5. The device of Claim 2 wherein said fiber matrix modification unit further comprises a packing area for placement of said substrate, said packing area further comprising a feedback mechanism.

6. The device of Claim 1 wherein said high frequency generator high frequency signal generator is operable from 30 MHz to 3 GHz.

7. The device of Claim 1 further comprising an AC/DC detector operably coupled to said high-Q LC circuit, said AC/DC detector being capable of sensing said change of said resonant frequency of said LC circuit.

8. The device of Claim 7 wherein said AC/DC detector has an output, said output being electrically coupled to a system selected from the group consisting of processing systems, communications systems, display systems, storage systems, and combinations thereof.

9. The device of Claim 8 wherein said system is integral with said device.

10. The device of Claim 7 wherein said AC/DC detector has an output, said output being communicated to a system selected from the group consisting of processing systems, communications systems, display systems, storage systems, and combinations thereof.

11. The device of Claim 1 wherein said substrate is a keratinous fiber.

12. The device of Claim 1 wherein said fiber matrix modification unit comprises a fixed base member supporting said high-Q LC circuit and a movable member supporting said fiber matrix modification unit in juxtaposition to said high-Q LC circuit.

13. The device of Claim 1 wherein said resonant frequency of said LC circuit provides a first frequency in response to a first substrate being placed within said fiber matrix modification unit, said first substrate having less than 50 percent moisture by weight of said substrate, and wherein said resonant frequency of said LC circuit provides a second frequency in response to a second substrate being placed within said fiber matrix modification unit, said second substrate being saturated.

14. The device of Claim 13 wherein said device has a dynamic range, said dynamic range comprising a comparison of said first resonant frequency and said second resonant frequency.

15. A circuit for a device capable of measuring the moisture content of a substrate, said circuit comprising: a high-Q LC circuit having a resonant frequency, said LC circuit comprising a high-Q inductor and a capacitor; and, a high frequency signal generator electrically coupled to said LC circuit and operable to couple power to said capacitor; and, wherein said resonant frequency of said LC circuit is changeable in response to said moisture content of said substrate placed proximate to said capacitor.

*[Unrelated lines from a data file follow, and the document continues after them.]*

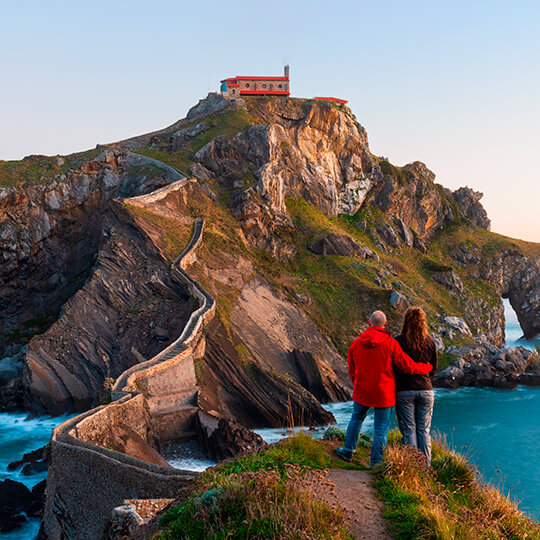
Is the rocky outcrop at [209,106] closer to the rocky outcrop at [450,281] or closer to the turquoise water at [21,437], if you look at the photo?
the rocky outcrop at [450,281]

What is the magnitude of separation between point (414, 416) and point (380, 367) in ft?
4.55

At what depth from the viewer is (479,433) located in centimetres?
3750

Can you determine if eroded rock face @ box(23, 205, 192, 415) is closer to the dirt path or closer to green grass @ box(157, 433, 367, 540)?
the dirt path

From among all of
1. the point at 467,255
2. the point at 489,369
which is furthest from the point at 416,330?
the point at 467,255

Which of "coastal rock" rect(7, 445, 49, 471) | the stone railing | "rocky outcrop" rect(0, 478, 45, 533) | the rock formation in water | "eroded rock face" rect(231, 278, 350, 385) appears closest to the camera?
the stone railing

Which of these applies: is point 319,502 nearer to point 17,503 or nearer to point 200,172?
point 17,503

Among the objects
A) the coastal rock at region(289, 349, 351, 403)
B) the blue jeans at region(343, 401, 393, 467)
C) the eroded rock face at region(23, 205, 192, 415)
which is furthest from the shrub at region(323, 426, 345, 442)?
the coastal rock at region(289, 349, 351, 403)

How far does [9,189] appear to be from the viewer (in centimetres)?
5444

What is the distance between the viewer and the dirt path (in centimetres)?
706

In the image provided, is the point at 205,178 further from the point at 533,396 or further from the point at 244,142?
the point at 533,396

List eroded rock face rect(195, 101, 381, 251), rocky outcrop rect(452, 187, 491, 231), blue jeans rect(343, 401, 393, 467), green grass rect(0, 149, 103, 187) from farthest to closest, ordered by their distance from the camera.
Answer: rocky outcrop rect(452, 187, 491, 231) → eroded rock face rect(195, 101, 381, 251) → green grass rect(0, 149, 103, 187) → blue jeans rect(343, 401, 393, 467)

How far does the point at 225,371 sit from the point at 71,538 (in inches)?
686

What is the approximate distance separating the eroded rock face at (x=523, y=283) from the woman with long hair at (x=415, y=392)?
73972 millimetres

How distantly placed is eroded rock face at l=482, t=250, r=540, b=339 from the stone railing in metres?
61.0
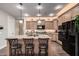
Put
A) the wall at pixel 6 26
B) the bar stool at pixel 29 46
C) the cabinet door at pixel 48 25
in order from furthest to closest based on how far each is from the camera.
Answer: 1. the cabinet door at pixel 48 25
2. the wall at pixel 6 26
3. the bar stool at pixel 29 46

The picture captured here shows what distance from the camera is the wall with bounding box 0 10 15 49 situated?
24.7 feet

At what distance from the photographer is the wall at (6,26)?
7530 millimetres

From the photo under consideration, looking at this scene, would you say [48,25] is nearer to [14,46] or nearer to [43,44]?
[43,44]

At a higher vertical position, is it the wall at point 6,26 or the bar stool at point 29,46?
the wall at point 6,26

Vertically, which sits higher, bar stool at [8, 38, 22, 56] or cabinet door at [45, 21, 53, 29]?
cabinet door at [45, 21, 53, 29]

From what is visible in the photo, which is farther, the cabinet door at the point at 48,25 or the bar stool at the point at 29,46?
the cabinet door at the point at 48,25

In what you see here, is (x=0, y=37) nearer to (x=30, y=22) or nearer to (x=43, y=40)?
(x=43, y=40)

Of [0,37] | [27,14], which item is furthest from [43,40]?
[27,14]

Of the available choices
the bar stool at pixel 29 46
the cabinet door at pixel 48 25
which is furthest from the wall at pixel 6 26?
the cabinet door at pixel 48 25

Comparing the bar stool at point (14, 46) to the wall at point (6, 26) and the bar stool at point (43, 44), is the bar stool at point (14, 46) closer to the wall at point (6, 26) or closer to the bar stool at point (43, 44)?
the bar stool at point (43, 44)

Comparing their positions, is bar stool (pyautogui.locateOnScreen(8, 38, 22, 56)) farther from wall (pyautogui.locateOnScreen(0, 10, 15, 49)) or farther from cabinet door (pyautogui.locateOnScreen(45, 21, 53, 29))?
cabinet door (pyautogui.locateOnScreen(45, 21, 53, 29))

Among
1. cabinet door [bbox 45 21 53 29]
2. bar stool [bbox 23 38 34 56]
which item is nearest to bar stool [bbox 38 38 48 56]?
bar stool [bbox 23 38 34 56]

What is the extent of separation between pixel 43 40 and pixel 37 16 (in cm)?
405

16. The circuit of Claim 15 further comprising an AC/DC detector, said AC/DC detector being operably coupled to said circuit, said AC/DC detector being capable of detecting said change of said resonant frequency of said LC circuit.

17. The circuit of Claim 16 wherein said AC/DC detector further comprises a DC amplifier.

18. The circuit of Claim 15 wherein said circuit has a shiftable resonance curve.

19. The circuit of Claim 15 wherein said high frequency generator high frequency signal generator is operable from 30 MHz to 3 GHz.

20. A method for measuring the moisture content of a substrate, said method comprising the steps of: (a) providing a high-Q LC circuit having a shiftable resonance curve, said LC circuit comprising a high-Q inductor and a capacitor, and a high frequency signal generator electrically coupled to said LC circuit, said high frequency signal generator being operable to couple power to said capacitor; (b) introducing said substrate proximate to said capacitor; (c) measuring an output of said high-Q LC circuit; and, (d) comparing said output with a reference to determine said moisture content of said substrate.